Neil glanced at Gallows Moss. A pale wash of colour was starting to touch the clouds. He raised his voice a little, as if the appearance of the light had revealed something that he hadn’t suspected until now.

‘Are you all right?’ he said. ‘Do you want a hand?’

Neil waited in the silence, no longer facing east, but looking back over his shoulder into the west. Away from the light and towards the darkness. Something was different. The wind no longer felt refreshingly cool, but was cold enough to make him shiver. The sensations against his face weren’t like gentle fingers, but sharp claws scratching his skin. The air didn’t taste of the dew, but of an unnamed fear. Neil wondered if he would ever hear the first bird calling at the sight of the rising sun. It had been only the darkness that had made him feel safe, after all. And in a moment, the dawn would take away the darkness.

‘Yes, I thought I was going to die up here,’ he said.

The first blow that hit him was so unexpected — like the world falling in, like a ton of stone toppling on to him from the air shaft, or a train bursting out of the ground from the old railway tunnel.

Neil went down, instantly unconscious, crashing on to the stones with a thud and crunch of bone. Part of his scalp had peeled away, and the bone underneath had shattered, ripping the membrane that covered the brain. Within a few moments, his cerebrospinal fluid was leaking from the tear on to the stones — stones that were already covered in blood that was spreading from his scalp wound. Blood had matted his hair and trickled in small rivulets down his face and neck, forming an interconnecting web like the meandering channels that drained the peat moor on which he lay. But the blood could find nowhere on his skin to settle and dry. So it continued to trickle across the greasy surface until it touched the stones and ran into the ground.

Where the fluid was leaking from his brain, infection would soon enter. But it would be too late to matter. Part of his brain tissue had been bruised by the impact, and now a small haematoma was forming deep among the tangled pathways and ganglia. The haematoma would be fatal.

But Neil might still have survived, if he had received urgent attention in a hospital emergency room. A neurosurgeon could have ordered a CT scan, operated to remove the haematoma, then sutured the membrane and carefully picked out the remaining bone fragments. With immediate surgery and a course of antibiotics against the infection, Neil might have lived.

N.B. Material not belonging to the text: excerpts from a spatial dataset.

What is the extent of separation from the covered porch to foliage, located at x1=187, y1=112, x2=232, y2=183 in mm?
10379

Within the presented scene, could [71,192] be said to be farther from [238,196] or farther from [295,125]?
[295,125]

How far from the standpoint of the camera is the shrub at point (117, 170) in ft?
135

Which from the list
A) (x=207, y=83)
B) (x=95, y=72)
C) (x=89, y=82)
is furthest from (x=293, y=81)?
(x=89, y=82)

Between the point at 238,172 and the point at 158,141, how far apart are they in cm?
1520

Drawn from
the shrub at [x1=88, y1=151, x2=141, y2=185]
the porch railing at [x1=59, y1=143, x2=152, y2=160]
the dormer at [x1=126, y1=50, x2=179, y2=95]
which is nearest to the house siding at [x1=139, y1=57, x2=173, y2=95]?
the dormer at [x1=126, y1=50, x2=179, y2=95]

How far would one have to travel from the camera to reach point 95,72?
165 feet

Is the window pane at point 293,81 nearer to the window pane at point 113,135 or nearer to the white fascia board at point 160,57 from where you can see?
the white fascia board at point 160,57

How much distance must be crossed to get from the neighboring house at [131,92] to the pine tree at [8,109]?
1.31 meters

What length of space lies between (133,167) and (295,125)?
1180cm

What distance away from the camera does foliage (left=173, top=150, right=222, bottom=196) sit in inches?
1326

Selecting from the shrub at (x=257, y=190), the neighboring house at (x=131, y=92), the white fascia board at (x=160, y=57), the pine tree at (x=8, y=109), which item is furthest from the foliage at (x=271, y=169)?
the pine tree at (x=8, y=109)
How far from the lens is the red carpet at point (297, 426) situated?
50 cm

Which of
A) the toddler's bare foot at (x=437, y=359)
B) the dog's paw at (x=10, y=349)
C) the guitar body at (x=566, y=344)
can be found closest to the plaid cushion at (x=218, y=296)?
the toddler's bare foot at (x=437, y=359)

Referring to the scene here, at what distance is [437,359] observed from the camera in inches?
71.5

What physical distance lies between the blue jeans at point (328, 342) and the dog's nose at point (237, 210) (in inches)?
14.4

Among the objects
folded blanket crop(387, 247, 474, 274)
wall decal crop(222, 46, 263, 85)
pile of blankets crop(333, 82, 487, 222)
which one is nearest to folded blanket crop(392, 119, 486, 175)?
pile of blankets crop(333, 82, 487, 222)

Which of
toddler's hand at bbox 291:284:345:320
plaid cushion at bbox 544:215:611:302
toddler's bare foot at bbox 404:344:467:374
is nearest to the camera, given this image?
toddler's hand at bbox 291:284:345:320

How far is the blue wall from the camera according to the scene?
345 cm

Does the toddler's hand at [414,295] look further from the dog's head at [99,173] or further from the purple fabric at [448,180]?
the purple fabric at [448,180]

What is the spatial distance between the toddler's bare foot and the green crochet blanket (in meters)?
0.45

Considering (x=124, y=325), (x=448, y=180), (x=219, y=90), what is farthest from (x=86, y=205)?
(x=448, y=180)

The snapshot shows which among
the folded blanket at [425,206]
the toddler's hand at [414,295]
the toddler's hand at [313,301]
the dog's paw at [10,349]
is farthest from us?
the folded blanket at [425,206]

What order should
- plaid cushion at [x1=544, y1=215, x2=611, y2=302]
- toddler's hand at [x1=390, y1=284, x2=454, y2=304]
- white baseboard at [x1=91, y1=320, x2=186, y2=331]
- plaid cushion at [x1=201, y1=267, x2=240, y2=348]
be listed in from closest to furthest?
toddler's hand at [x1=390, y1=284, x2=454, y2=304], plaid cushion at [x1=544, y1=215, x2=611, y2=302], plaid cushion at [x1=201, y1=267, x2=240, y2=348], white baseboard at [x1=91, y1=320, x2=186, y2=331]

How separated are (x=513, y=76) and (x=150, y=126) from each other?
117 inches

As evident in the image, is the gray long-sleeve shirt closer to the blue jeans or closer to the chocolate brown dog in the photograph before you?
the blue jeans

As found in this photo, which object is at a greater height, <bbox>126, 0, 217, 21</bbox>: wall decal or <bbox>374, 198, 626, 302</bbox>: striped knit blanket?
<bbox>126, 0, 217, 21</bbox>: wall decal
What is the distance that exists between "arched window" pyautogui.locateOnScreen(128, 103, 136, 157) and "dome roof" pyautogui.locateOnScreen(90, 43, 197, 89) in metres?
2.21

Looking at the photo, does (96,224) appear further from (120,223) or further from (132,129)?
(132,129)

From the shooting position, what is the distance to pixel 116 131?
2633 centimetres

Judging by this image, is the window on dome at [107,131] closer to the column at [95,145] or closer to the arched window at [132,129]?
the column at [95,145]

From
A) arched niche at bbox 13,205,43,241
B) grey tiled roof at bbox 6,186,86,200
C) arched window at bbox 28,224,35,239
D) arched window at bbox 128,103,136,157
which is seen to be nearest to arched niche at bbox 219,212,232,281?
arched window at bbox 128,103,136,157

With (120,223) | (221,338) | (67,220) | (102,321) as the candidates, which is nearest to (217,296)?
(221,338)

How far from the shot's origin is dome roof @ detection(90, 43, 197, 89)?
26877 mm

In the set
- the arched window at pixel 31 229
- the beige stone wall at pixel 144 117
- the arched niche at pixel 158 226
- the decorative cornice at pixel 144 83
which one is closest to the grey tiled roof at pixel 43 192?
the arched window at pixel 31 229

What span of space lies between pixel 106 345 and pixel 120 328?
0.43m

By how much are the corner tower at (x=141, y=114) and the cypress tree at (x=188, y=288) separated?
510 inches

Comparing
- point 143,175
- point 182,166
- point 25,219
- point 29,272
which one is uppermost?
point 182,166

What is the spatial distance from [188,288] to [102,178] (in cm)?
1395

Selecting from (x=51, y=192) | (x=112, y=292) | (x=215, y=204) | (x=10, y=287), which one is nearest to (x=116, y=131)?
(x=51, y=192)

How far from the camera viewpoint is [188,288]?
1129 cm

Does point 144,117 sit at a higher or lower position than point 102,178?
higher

But Neil Granger was destined never to reach a hospital, or a neurosurgeon. As his life oozed away into the peat, there was one person who waited for him to die. But there was no one to call an ambulance. Neil would never recover from the unconsciousness that followed the first blow to his head, or the coma that the second produced. He would never know what happened after he was left alone, and never feel the fear of what would happen to his body after death.

Nothing moved around the air shaft except the steam that trickled out of its mouth and drifted down the valley — and, a little while later, the two black shapes that circled over Withens Moor.